Over the past few months we’ve been developing a tool to assist with database import from R. As part of that we want to automate some of the import steps to both reduce the development work needed for each import and to make code review easier.
We want to be able to take a list of data frames in R and append those to the relevant tables in the database automatically. Some of the tables contain columns with foreign key constraints so need to ensure that any links between data frames in R are reflected in the database once the data has been uploaded. The difficulty arises when we are referencing autogenerated columns and we do not know the value the autogenerated column will take once the data is uploaded. We’ve decided to use a temporary identifier for the columns within R which we will update after the referenced table is updated. To enable this we need to know which columns of which tables are referenced by a foreign key constraint. This blog post covers how to query PostgreSQL and SQLite databases to retrieve that information.

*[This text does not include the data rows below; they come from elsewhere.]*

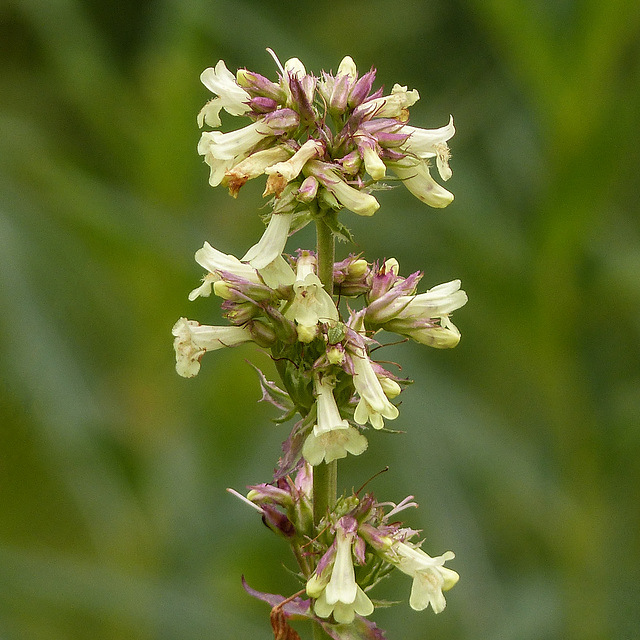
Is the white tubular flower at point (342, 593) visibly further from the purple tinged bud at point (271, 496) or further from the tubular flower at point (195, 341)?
the tubular flower at point (195, 341)

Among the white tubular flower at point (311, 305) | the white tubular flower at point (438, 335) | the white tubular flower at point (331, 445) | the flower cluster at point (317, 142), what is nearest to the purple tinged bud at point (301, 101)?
the flower cluster at point (317, 142)

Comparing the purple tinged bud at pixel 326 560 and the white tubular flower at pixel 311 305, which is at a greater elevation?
the white tubular flower at pixel 311 305

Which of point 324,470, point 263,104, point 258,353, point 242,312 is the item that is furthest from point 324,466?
point 258,353

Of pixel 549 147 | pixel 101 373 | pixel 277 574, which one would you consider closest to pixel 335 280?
pixel 549 147

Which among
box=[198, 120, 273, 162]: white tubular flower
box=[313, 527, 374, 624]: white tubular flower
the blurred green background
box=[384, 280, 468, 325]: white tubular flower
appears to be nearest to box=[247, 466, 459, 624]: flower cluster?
box=[313, 527, 374, 624]: white tubular flower

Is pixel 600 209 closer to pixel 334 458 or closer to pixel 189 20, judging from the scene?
pixel 189 20

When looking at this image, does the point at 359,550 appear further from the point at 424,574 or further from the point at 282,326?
the point at 282,326
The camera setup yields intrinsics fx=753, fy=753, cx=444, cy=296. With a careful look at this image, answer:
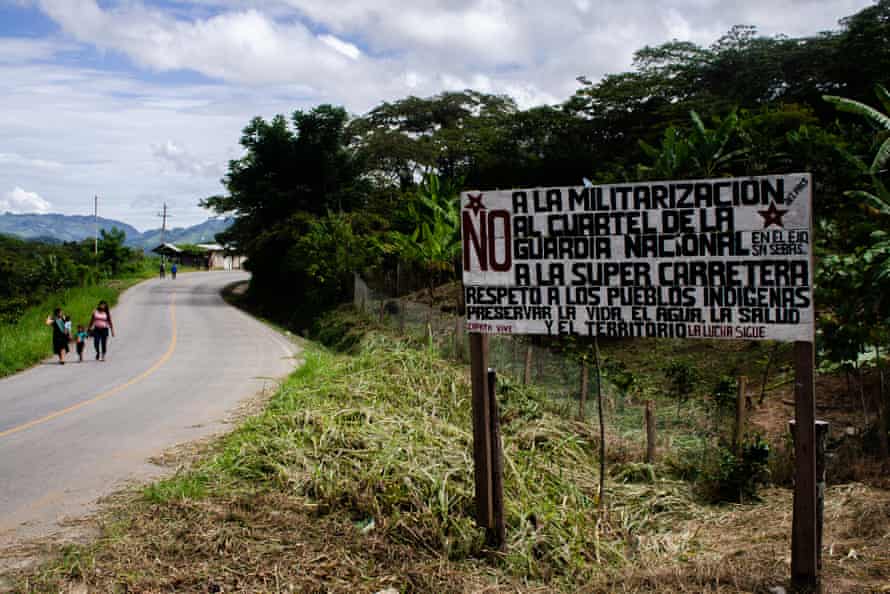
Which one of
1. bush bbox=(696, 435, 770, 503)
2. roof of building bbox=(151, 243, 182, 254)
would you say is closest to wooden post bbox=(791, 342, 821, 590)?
bush bbox=(696, 435, 770, 503)

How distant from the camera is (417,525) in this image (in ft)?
20.0

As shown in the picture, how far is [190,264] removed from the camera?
3930 inches

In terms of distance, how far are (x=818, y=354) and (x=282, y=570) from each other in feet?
24.0

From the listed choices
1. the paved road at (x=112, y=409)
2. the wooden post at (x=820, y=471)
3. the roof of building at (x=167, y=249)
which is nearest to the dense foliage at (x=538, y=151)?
the paved road at (x=112, y=409)

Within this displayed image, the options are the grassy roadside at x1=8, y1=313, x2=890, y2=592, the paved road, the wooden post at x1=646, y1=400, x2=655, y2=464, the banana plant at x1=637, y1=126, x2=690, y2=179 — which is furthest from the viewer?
the banana plant at x1=637, y1=126, x2=690, y2=179

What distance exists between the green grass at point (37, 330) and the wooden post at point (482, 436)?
49.3 ft

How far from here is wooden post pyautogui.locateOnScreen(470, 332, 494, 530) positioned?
236 inches

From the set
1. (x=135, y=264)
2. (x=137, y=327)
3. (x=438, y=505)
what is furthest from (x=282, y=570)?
(x=135, y=264)

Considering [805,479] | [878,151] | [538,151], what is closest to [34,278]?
[538,151]

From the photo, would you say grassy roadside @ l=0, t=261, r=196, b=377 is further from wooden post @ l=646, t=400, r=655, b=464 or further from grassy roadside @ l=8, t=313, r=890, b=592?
wooden post @ l=646, t=400, r=655, b=464

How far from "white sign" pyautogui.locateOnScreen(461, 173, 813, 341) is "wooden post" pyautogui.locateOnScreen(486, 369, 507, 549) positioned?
574 millimetres

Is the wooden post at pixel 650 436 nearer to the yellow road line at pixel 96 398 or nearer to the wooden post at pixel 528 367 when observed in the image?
the wooden post at pixel 528 367

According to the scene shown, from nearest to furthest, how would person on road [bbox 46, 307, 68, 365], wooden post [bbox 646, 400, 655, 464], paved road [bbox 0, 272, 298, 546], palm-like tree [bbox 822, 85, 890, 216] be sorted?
paved road [bbox 0, 272, 298, 546] < wooden post [bbox 646, 400, 655, 464] < palm-like tree [bbox 822, 85, 890, 216] < person on road [bbox 46, 307, 68, 365]

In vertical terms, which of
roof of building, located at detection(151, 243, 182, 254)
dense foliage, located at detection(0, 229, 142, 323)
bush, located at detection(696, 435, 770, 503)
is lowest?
bush, located at detection(696, 435, 770, 503)
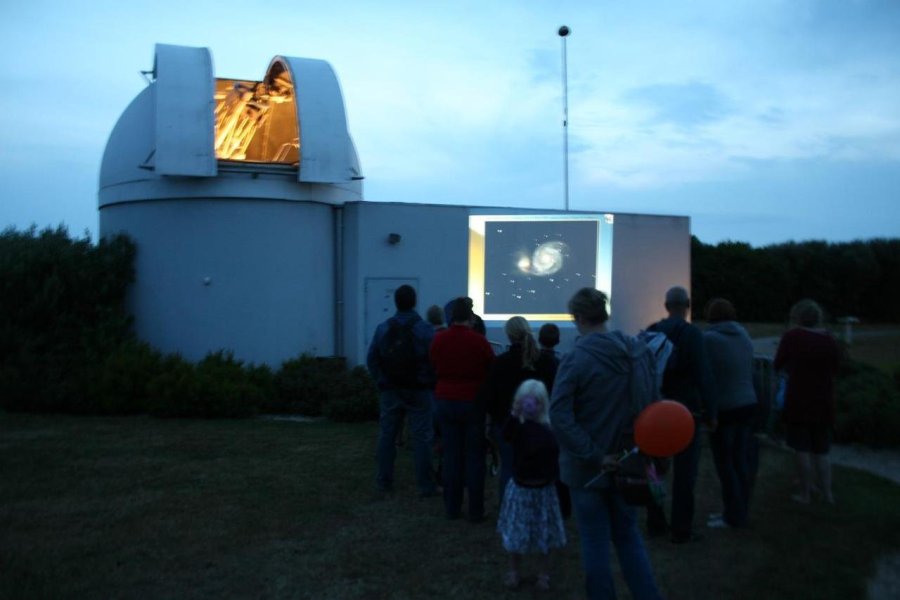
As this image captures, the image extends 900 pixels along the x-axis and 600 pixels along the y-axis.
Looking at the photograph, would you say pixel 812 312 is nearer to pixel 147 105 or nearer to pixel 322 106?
pixel 322 106

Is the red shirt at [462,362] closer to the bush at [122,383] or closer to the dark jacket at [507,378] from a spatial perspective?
the dark jacket at [507,378]

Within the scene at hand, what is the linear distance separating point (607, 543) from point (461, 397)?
9.32 feet

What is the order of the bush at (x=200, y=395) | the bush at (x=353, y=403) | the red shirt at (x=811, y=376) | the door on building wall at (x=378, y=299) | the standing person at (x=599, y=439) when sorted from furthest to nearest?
the door on building wall at (x=378, y=299), the bush at (x=200, y=395), the bush at (x=353, y=403), the red shirt at (x=811, y=376), the standing person at (x=599, y=439)

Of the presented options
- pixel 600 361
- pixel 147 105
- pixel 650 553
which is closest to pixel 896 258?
pixel 147 105

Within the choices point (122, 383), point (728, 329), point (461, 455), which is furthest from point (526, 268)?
point (728, 329)

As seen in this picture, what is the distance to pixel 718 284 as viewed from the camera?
101 ft

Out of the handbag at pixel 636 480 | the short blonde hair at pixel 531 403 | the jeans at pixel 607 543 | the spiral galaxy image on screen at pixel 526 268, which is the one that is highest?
the spiral galaxy image on screen at pixel 526 268

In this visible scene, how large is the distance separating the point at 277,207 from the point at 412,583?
34.3 ft

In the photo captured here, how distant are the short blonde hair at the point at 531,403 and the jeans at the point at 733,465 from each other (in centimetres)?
185

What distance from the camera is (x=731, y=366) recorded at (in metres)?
6.87

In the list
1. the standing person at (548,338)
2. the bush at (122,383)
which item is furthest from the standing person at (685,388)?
the bush at (122,383)

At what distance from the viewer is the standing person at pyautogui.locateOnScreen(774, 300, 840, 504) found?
296 inches

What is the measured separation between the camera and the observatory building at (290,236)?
1499 cm

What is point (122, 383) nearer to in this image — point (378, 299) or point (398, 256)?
point (378, 299)
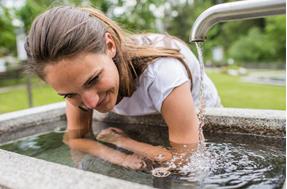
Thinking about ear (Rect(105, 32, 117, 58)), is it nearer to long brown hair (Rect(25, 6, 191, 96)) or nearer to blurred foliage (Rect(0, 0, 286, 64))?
long brown hair (Rect(25, 6, 191, 96))

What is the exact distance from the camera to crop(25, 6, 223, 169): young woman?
158 cm

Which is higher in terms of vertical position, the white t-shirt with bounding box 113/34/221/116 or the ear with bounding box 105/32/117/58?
the ear with bounding box 105/32/117/58

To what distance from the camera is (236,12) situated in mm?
1096

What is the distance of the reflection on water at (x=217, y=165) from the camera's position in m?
1.46

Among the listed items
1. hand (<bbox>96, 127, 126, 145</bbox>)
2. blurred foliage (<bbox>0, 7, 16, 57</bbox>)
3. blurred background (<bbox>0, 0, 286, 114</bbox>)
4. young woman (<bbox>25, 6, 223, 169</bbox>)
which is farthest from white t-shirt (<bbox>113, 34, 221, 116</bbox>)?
blurred foliage (<bbox>0, 7, 16, 57</bbox>)

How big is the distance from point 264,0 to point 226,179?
768mm

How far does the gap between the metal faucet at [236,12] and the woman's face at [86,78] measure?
0.56 meters

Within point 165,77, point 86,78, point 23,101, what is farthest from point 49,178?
point 23,101

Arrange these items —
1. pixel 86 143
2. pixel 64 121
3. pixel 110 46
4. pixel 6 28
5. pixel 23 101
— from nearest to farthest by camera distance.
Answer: pixel 110 46
pixel 86 143
pixel 64 121
pixel 23 101
pixel 6 28

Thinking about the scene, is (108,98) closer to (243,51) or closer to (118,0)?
(118,0)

Postgres databases capture schema metadata within catalogs. These catalogs are just regular tables which we can query as normal. We’re going to use three different tables to extract constraint metadata in a readable form:
pg_constraint- contains data about constraints of different types (check, primary key, unique, foreign key and exclusion) for all tables
pg_class- contains data about tables in the database (it also has information about other relations e.g. sequences, views etc. but we’re only interested in the tables here)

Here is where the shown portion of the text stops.